Building a Support Network
One issue that people might come across is navigating friendships post-divorce. Couples are often so integrated into each other’s friend groups and relationships that, after they separate, it can be a struggle to know who to reach out to.
Rebuilding your social networks can give you a sense of independence, confidence and support that will help you through this challenging time.
When you seek out activities that you enjoy, you will naturally find like-minded people. This can be based on hobbies, life situations or even a sense of humor. Divorce support groups, comedy clubs and craft classes are all great places to start.

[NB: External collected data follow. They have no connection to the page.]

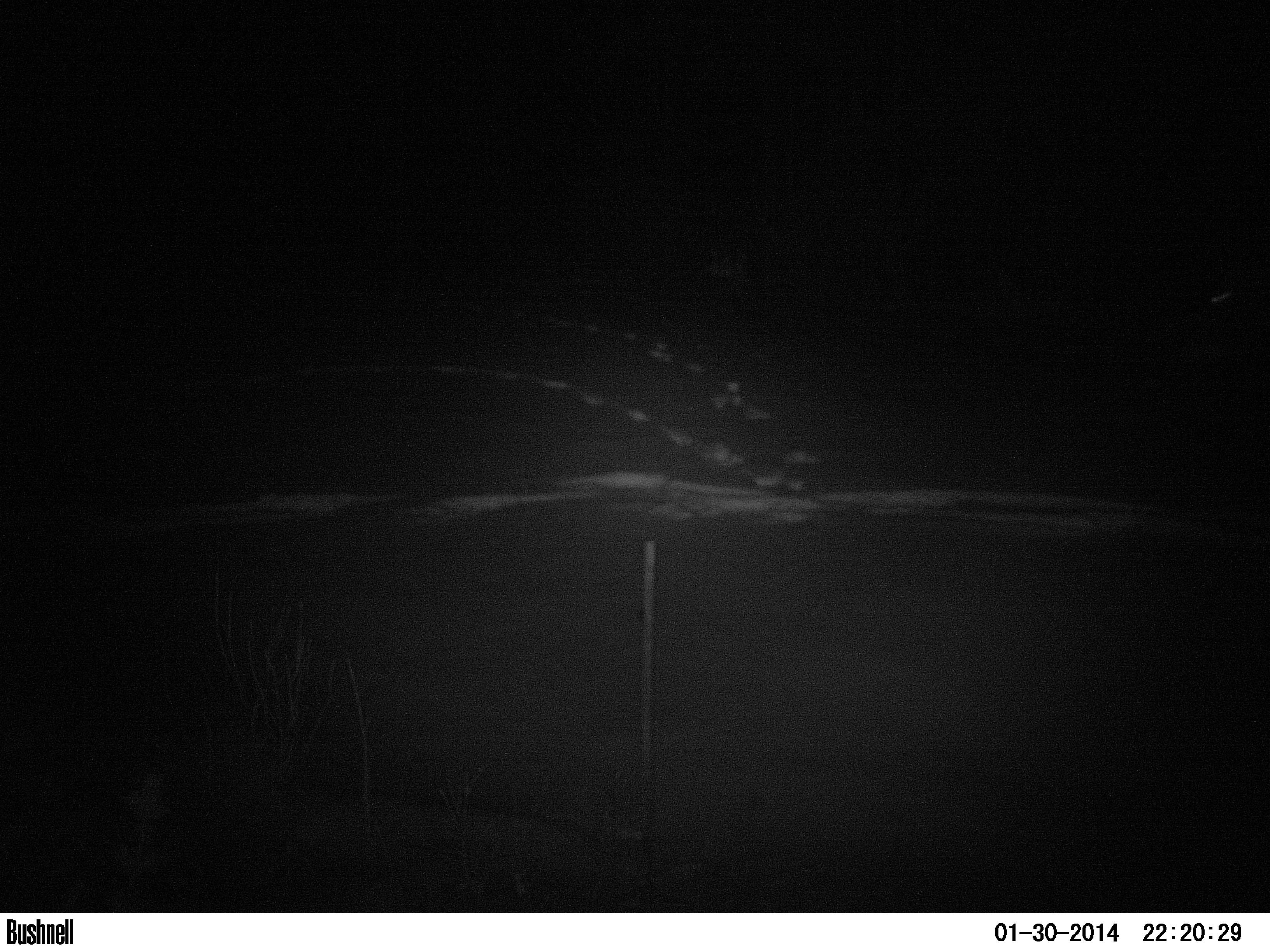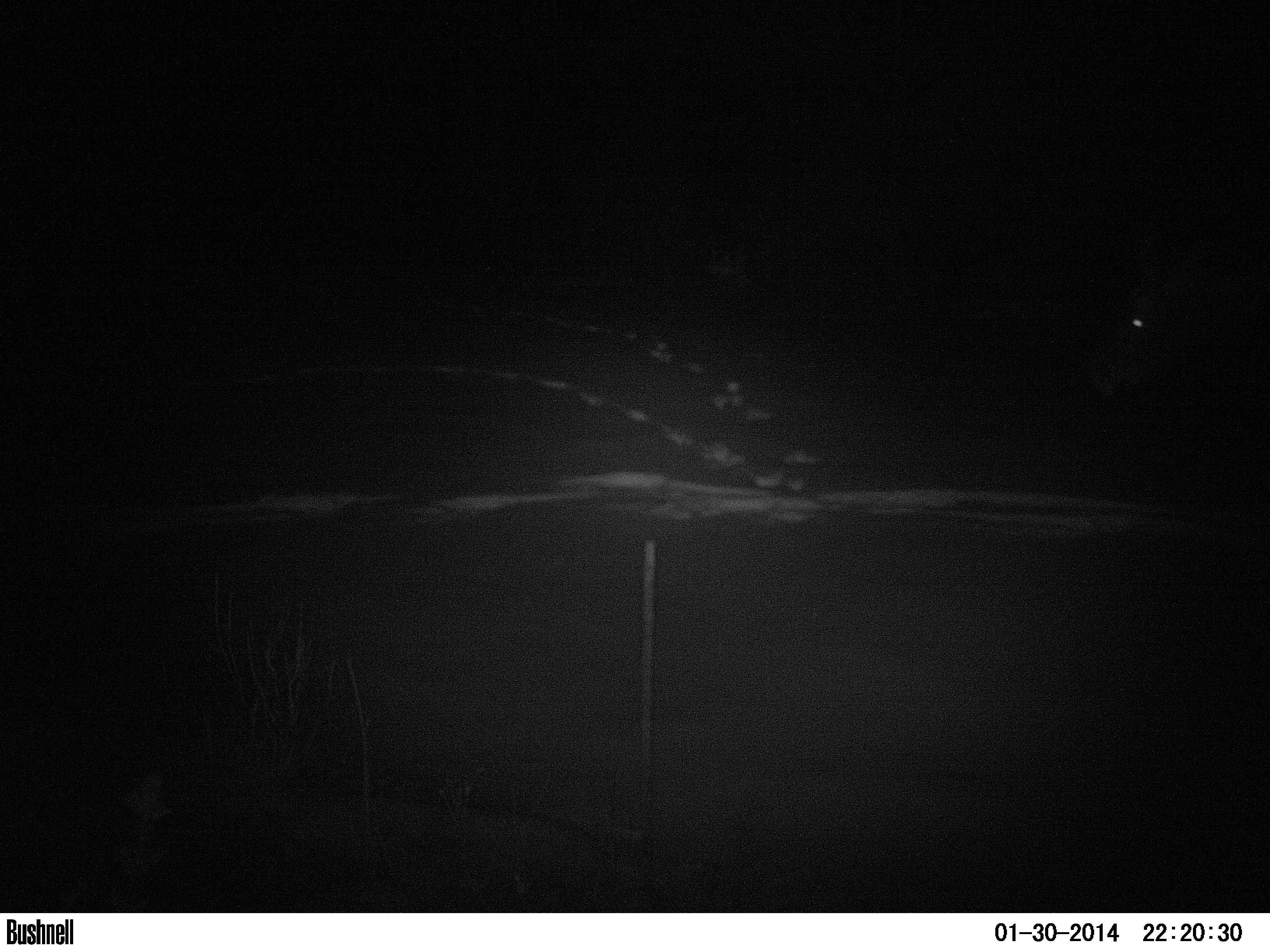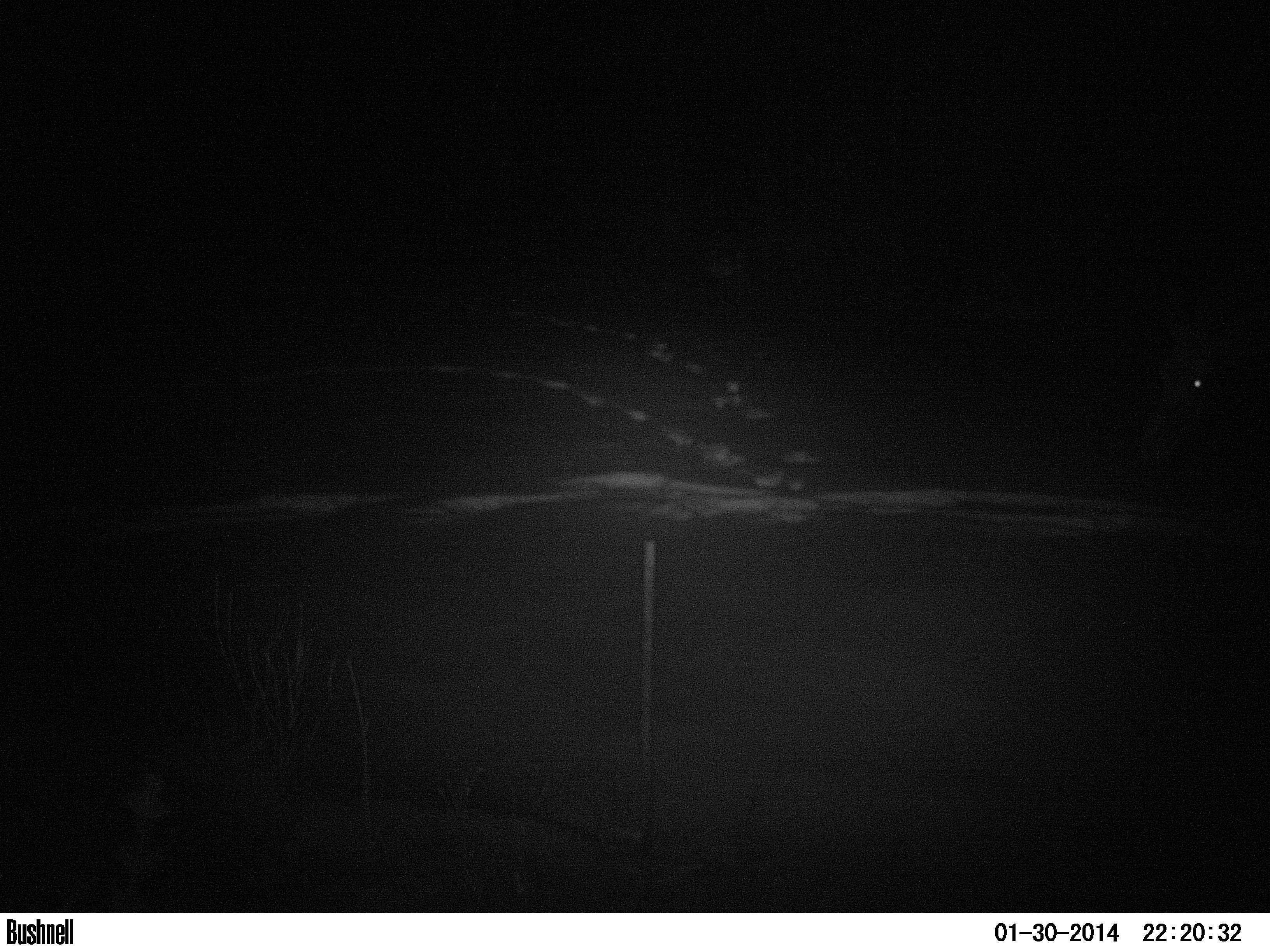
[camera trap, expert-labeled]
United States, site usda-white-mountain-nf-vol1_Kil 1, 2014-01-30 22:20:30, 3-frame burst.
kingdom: Animalia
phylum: Chordata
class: Mammalia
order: Artiodactyla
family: Cervidae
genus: Alces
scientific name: Alces alces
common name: moose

Finding a group of people that you can relate to can add enrichment to your life. Forge some new relationships during your self-care activities and watch how it changes your perspective about life after divorce.
3. Future Focus
Use some of the time and energy you had been spending on your spouse and redirect it back toward yourself. Here’s how:
Reclaim activities you may have compromised on: Use some of the time and energy you had been spending on your spouse and redirect it toward things you enjoy. This might mean finally taking that pottery class, reconnecting with friends you drifted from, or simply watching the shows your ex never wanted to see. Get out of the house and create experiences that are entirely yours.
Schedule regular time alone to recharge: If social plans feel like too much, protect time for yourself—whether that’s a weekly evening where you’re off-limits for plans, a Saturday morning routine that’s just yours, or simply permission to say no when you’re not up for it. This isn’t about isolation; it’s about learning what you need and honoring that.

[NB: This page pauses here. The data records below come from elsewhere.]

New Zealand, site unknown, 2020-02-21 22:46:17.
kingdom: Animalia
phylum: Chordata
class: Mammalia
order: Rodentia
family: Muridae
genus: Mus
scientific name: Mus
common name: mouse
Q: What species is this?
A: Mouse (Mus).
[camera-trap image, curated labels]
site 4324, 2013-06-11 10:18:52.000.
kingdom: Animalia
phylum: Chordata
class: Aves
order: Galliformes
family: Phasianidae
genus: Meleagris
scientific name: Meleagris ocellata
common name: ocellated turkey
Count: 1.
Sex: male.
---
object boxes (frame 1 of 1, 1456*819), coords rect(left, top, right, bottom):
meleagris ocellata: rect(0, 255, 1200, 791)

Build routines that support your recovery: Focus on the basics that make everything else easier: eating meals that nourish you, moving your body in ways that feel good and prioritizing sleep. These aren’t about perfection—doing them most days simply gives you the foundation you need to process what you’re going through.
If self-care habits are helping but just aren’t enough, then seek out the help of a therapist. Therapy professionals have assisted many people through relationships, heartbreak, and the struggles of divorce, and they can do the same for you.

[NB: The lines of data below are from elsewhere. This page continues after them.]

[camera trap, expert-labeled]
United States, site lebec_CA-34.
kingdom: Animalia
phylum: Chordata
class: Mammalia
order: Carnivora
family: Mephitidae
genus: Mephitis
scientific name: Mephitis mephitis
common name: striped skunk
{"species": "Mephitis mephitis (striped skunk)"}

How Therapy Can Help You Thrive Post-Divorce
Therapists who specialize in divorce understand that everyone’s experience is different and can tailor their approach to what you specifically need.
“When I’m supporting someone going through a divorce, my approach is simple: be present, listen, and encourage,” McSparran says. “My client may not respond positively every time or accept every invitation to share, but being present allows me to be a point of stability so that, when the time comes, we can process those challenges together. I also make sure to provide encouragement, reassuring them of their worth and a hopeful future.”
McSparran typically draws from cognitive behavioral therapy, acceptance and commitment therapy, mindfulness-based interventions, and creative expression activities, depending on what resonates with each client. “Every individual experiences their marriage and divorce in a highly personal way, and their therapy experience and therapeutic goals should reflect that.”
Rebuilding Your Life After Divorce
Divorce can make it seem like everything in your life is falling apart, but despite all the difficult choices and uncomfortable change, you can reforge your life into something beautiful and fulfilling. By focusing on yourself and your needs and finding support and connection in those around you, you can start to re-center your life and find meaning in new ways. With the right support, you don’t have to travel this path alone.